What is the legal limit for impairment?
- Under Colorado law:
- If a person’s ability to operate a vehicle is affected to the slightest degree by alcohol and/or drugs they can be arrested for a DUI or DWAI.
- Delta 9-tetrahydrocannabinol (Delta 9 THC) is the psychoactive substance that creates impairment from using marijuana. Delta 9 THC becomes inactive once metabolized by the body – but that can take hours to happen and leaves you at risk for a DUI.
- The limit in Colorado of active Delta 9 THC in a driver’s blood, which gives rise to a “permissible inference” that the person is under the influence of marijuana, is five nanograms or more per milliliter in the whole blood.
- Drivers can be arrested and cited for impaired driving if law enforcement observes and documents driver impairment to any degree, even with a blood level below 5 ng of Delta 9 THC.
I’m a medicinal marijuana user, can I still be arrested for driving impaired?
- Yes. If you are impaired while driving, even as a medical cardholder, you are at risk of getting a DUI.
What if I have THC in my system because I consume marijuana frequently, but I’m not impaired and are pulled over and tested?
- Psychoactive impairment is caused by active Delta 9 THC, which becomes inactive over time and is stored in the body for longer periods. The primary determinant is the driving behavior and observed level of impairment witnessed and documented by the law enforcement officer. Arrests are made on observed impairment. Any level of active THC in your blood can put you at risk of a DUI.
What are the fines for impaired driving?
- Fines range from $200 to $1,500. Additional fees can make the fiscal cost of a DUI more than $13,500.
Are people really arrested for marijuana-impaired driving?
- Yes, all Colorado law enforcement officers receive training in impaired driving detection. Many receive additional advanced training in detecting impaired driving from drugs. On average, more than 60 people are arrested each day in Colorado for DUI, including drugs, alcohol or a combination of both.
What are some effects of marijuana impairment?
- Marijuana has measurable physiological effects that impair the ability to drive and react quickly in critical situations. There are numerous independent studies that have shown marijuana impairs critical abilities needed to drive safely, including:
- Slowed reaction time
- Difficulties in road tracking and lane-position variability
- Decreased, divided attention
- Impaired cognitive performance
- Relaxed Inhibitions
- Impaired executive functions, including route planning, decision making, and risk taking, or a combination of all
- Regardless of the impairing substance, the skills needed to drive safely are negatively impacted by many drugs, including marijuana.
How are law enforcement officers trained to recognize impairment? What is a DRE?
- Colorado law enforcement officers are trained in the detection of impairment of alcohol and drugs, and many are specially trained Drug Recognition Experts (DRE).
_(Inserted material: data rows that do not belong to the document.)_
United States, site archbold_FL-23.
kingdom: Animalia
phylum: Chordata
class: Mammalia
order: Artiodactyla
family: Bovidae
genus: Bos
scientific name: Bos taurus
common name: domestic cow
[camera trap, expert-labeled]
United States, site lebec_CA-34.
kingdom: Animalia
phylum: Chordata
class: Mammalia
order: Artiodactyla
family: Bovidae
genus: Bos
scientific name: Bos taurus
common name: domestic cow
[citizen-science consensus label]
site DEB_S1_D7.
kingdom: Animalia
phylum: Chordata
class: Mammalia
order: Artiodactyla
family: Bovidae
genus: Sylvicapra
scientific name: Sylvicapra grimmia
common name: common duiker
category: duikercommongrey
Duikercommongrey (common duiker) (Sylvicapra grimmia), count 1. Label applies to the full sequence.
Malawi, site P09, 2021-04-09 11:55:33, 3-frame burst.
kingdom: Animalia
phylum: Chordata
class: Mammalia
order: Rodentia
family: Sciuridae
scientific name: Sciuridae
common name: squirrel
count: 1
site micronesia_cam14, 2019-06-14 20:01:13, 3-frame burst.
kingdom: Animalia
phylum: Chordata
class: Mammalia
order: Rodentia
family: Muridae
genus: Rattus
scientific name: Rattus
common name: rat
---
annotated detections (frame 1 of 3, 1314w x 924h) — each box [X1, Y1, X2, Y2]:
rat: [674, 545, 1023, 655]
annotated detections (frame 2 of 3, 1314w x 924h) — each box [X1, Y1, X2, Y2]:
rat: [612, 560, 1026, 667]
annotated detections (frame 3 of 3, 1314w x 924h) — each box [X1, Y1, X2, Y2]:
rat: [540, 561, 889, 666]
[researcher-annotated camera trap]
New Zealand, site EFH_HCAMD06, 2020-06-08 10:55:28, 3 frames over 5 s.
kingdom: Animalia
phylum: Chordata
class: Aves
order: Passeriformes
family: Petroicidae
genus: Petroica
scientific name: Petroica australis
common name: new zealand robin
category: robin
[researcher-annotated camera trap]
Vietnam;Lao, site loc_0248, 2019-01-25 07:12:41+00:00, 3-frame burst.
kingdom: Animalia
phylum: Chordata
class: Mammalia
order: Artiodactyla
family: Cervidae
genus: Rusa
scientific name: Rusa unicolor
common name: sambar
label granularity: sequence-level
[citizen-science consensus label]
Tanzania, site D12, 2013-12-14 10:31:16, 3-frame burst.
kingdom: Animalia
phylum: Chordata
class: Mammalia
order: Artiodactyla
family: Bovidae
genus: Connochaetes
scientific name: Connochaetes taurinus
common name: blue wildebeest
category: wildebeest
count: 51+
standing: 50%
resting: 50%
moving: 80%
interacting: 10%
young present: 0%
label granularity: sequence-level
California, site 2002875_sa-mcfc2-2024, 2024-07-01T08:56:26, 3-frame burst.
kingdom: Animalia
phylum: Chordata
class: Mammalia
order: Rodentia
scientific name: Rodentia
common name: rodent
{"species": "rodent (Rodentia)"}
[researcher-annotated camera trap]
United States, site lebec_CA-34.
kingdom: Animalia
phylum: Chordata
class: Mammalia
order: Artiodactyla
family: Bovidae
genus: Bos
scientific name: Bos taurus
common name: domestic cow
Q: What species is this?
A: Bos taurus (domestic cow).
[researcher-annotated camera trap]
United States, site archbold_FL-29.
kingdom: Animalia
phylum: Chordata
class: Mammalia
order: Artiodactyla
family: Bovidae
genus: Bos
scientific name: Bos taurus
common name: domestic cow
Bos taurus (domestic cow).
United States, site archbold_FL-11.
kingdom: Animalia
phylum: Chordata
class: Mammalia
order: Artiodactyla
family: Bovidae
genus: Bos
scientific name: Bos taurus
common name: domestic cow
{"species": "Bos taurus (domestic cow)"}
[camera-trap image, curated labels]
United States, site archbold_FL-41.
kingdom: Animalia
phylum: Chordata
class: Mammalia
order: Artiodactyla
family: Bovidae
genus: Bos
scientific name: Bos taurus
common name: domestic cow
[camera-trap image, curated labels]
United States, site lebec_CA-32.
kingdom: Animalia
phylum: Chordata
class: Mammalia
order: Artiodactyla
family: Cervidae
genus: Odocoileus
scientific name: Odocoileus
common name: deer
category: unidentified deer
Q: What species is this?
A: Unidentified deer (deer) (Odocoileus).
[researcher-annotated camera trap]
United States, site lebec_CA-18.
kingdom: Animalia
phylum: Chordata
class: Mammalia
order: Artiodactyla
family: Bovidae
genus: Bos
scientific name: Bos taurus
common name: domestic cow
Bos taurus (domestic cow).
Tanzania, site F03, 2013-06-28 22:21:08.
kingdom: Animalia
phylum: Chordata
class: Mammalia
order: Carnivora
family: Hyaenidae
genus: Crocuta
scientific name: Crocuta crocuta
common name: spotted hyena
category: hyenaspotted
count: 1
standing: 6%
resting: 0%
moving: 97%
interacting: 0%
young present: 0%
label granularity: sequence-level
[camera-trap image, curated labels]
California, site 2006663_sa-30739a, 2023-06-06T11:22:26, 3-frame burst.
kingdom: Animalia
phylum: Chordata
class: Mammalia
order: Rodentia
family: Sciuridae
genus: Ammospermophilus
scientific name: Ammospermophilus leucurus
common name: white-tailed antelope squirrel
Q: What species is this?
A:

These officers have the ability to detect physical and psychophysical signs of drug impairment. DREs are viewed as one of the most effective law enforcement tools in efforts to reduce drugged driving. There are currently 226 active DREs representing 79 law enforcement agencies across the state, including 62 with the Colorado State Patrol.
How is impairment tested? (Can they really tell if I’m high?)
- Anyone arrested for suspected DUI is required to submit to chemical testing. The toxicological sample is then tested at a laboratory.
How much marijuana can I legally carry in my car?
- No open containers:
- Neither drivers nor passengers are allowed to open any marijuana packaging or use the product while in a vehicle.
- You can be charged with a traffic offense if the marijuana product seal has been broken, some of the product has been consumed and there’s evidence that it was used in the vehicle.
- All drivers and passengers are also required to abide by the possession (quantity) limits set by the state.